Principalmente nesta era digital, onde as manchetes circulam em questão de segundos. Por mais que a notícia apareça rapidamente em blogs ou nas redes sociais e seja divulgada não necessariamente por jornalistas, Geneton argumenta que, sim, o profissional ainda possui um papel essencial: o de organizá-la para que se torne inteligível.
— A gente tem que manter os olhos arregalados de quem está vendo tudo pela primeira vez. Isso não significa ser ingênuo.

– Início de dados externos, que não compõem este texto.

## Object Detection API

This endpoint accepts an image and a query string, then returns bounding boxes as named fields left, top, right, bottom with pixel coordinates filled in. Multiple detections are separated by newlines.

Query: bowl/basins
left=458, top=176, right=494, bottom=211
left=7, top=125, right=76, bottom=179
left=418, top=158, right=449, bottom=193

Sair da redação derrubando pauta é a receita do fracasso — ensina, relembrando seus primeiros contatos, mesmo que involuntários, com o mundo jornalístico, ainda na infância: — Era viciado em futebol de botão. Um dia, criei um noticiário, com colagens. Escrevi na manchete: “Incrível, fantástico, extraordinário: Vasco empatou com o Palmeiras”. Alguém me chamou e disse que não havia nada de excepcional naquilo. Então percebi que não dava para ser diretor de time e editor de jornal.